Former US President Donald Trump made a new move by promoting Bitcoin sneakers on social media. Meanwhile, macro guru Luke Gromen says the winner of the US presidential election in November could do something to effectively rein in rising inflation rates.
First steak from Donald Trump, now Bitcoin sneakers!
Former US President Donald Trump took to social media on Wednesday to promote his limited edition Bitcoin-themed sneakers, shortly after the Republican candidate in this year’s presidential election spoke on Bitcoin 2024. Trump wrote in a Truth Social post, “I spoke at the Bitcoin Conference in Nashville, Tennessee on Saturday. Get your Bitcoin Sneakers now. They’re Limited Edition, each one is numbered and now you can pay with BTC or your favorite Crypto.”
As you follow from Kriptokoin.com, last Saturday, in his keynote speech at the Bitcoin 2024 conference in Nashville, Trump promised to fire SEC chairman Gary Gensler if elected in November and to create a “strategic BTC reserve” by stopping the US from selling BTC assets. In addition to accepting political donations made with crypto, including BTC, Trump also drew attention with the sale of NFT collectibles celebrating his likeness.
“The next US President can fight inflation using BTC!”

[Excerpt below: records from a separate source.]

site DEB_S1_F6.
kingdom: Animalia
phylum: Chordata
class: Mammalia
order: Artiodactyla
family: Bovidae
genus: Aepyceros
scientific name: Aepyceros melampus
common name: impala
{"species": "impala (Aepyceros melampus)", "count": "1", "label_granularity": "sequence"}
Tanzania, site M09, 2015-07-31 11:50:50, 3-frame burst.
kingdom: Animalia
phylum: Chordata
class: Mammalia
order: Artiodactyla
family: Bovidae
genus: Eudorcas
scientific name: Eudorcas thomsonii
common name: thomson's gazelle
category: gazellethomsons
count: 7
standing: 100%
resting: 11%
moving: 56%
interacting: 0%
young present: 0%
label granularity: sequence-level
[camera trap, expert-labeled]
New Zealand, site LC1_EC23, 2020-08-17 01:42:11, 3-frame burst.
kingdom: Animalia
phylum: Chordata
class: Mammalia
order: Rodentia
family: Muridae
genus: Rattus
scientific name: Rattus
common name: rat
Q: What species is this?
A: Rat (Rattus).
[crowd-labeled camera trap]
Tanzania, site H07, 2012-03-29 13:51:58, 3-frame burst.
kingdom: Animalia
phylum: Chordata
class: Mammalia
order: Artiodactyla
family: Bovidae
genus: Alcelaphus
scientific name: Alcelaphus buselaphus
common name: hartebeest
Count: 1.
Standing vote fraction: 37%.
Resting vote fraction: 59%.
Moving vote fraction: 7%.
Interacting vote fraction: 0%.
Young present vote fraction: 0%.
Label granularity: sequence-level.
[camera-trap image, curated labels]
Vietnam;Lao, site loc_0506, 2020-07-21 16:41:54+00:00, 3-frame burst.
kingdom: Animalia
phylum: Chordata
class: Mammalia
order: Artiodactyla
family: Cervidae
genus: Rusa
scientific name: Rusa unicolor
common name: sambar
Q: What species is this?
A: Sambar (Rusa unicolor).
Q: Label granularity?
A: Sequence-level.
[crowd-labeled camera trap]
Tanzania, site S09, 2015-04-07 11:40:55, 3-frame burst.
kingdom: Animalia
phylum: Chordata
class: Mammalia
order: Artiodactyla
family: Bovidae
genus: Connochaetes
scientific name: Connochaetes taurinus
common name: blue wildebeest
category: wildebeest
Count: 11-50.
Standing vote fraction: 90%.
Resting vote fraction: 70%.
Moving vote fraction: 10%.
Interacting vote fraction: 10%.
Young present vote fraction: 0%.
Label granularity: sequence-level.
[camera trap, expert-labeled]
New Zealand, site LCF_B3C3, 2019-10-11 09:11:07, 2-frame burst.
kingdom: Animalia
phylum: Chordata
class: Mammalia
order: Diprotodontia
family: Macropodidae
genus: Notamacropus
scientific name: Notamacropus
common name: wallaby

In a new interview posted on the What Bitcoin Did YouTube channel, podcaster Peter McCormack asked Luke Gromen what the next US president could do to strengthen the dollar and reverse the trajectory of “massive inflation.” Gromen says one way to fight inflation is to offer low-yielding long-term Treasury bonds. According to the macro guru, if participants are rewarded with Bitcoin, investors will flock to the offer even if the interest rate is low. In this context, the macro guru explains:
We’re going to lower the yield on 30-year Treasuries, we’re going to issue $5 trillion of 30-year Treasuries at 2.5%, and every one of them will be rewarded with Bitcoin… You can act on a percentage of the face value struck on the day you issue them. There is no credit risk for these securities. There will never be credit risk for these securities. The only risk of holding a long-term Treasury bill or a long-term government bond in any country is the value of the currency. When I do this, I remove all inflation risk.
A 30-year Treasury bond yielding 2.5% shows that interest rates are stable over a long period of time. Gromen explains that big businesses rely on interest rates to determine the cost of capital. If interest rates change from time to time, these businesses will have to adjust their prices to cover the additional cost of borrowing capital. According to the macro expert, the stability of interest rates allows big businesses to plan years in advance, knowing that the cost of capital will not change significantly. He notes that an unchanging interest rate will enable companies to compete and be very productive. Gromen believes that this scenario will eventually lead to stabilization in the prices of goods and services.